§ **YOUR TASKS**
A - In the catalogue entry on the steamboat game, transcribe the passage from "Paper Game. Nieuw" to "built in 1823.".
B - How does this sentence from the catalogue entry on the steamboat game read in Spanish: "Racing games like this often celebrate the new, the noteworthy, the latest craze."
C - Resume the catalogue entry on the steamboat game right after its final sentence.

§ **GIVEN TEXT**
---+---

Paper Game. Nieuw Stoombootspel. Rotterdam, T.J. Wijnhoven Hendriksen [c1835]. Woodcut broadside (41x33cm). A horizontal fold, an outstanding copy. Au$750
Racing games like this often celebrate the new, the noteworthy, the latest craze. The steamboat might have been around for a few years but it hadn't lost its gloss judging by the games that re-appeared through the 1830s. This game, signed P. Emans, seems to have been printed at least four or five times through the twenties and thirties judging by the various colophons. All but one I've found are Hendriksen's; the exception is a Delft printing dated 1832 which, if this printing is from around 1835 as the experts say, indicates that the block was lent or rented.
Buijnsters and Buijnsters-Smets (Papertoys p272-3 - illustrating this copy) suggest this boat may be the 'Dutchman', built in 1823.

---+---

§ **DATA PROVIDED**
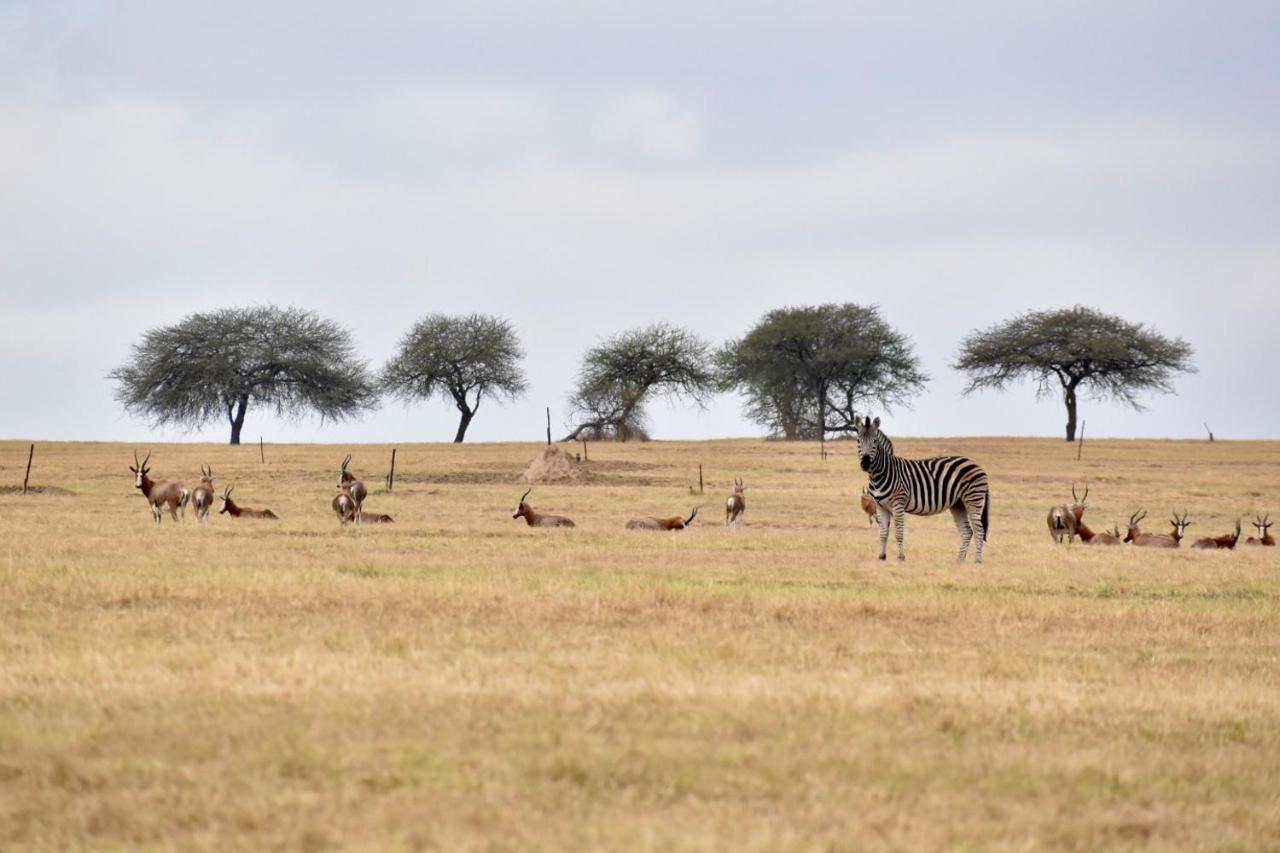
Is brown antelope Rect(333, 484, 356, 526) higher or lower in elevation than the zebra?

---+---

§ **RESULTS FOR THE EXERCISE**
A -
Paper Game. Nieuw Stoombootspel. Rotterdam, T.J. Wijnhoven Hendriksen [c1835]. Woodcut broadside (41x33cm). A horizontal fold, an outstanding copy. Au$750
Racing games like this often celebrate the new, the noteworthy, the latest craze. The steamboat might have been around for a few years but it hadn't lost its gloss judging by the games that re-appeared through the 1830s. This game, signed P. Emans, seems to have been printed at least four or five times through the twenties and thirties judging by the various colophons. All but one I've found are Hendriksen's; the exception is a Delft printing dated 1832 which, if this printing is from around 1835 as the experts say, indicates that the block was lent or rented.
Buijnsters and Buijnsters-Smets (Papertoys p272-3 - illustrating this copy) suggest this boat may be the 'Dutchman', built in 1823.

B - Los juegos de carreras como este suelen celebrar lo nuevo, lo notable, la última moda.

C -
Paper Game. Het Vermakelijk Harlekijnspel. Amsterdam, J. Viegler [188-?]. 57x43cm colour litho game on paper. A rather good copy. Au$75

Monkey Game. Het Apenspel. n.p. [188-?]. 61x46cm colour litho game on paper. Edges a bit ragged and some repaired clean tears. Au$150
A Dutch racing game for devotees of monkeys - and who isn't? It seems counter intuitive these days but the object is to get into the zoo.

Boer War paper game. SCHLETTE, E.G. Boer-en Rooinekspel. Amsterdam, Koster [190-?]. 56x79cm colour lithograph. Creasing and a couple of short tears repaired in the margin. Au$150
A bright and cheery racing game.

Aviation Game. Helder's Vlieg-Spel. Zwolle, Helder's Biscuits [1909?]. 44x64cm colour litho game on paper. Folded and a touch rumpled; rather good. With a list of the biscuit range down the right side. Au$450
A splendid race game featuring plenty of bumps, crashes and engine failures and the earliest forms of the monoplane. Did the monoplane in the centre panel exist?
1909 was the big year for air shows and game makers weren't slow so 1909 is a sensible date to put on this. I can find only one record of another copy of this - in the Seville collection - and this, he said humbly, is a much better copy.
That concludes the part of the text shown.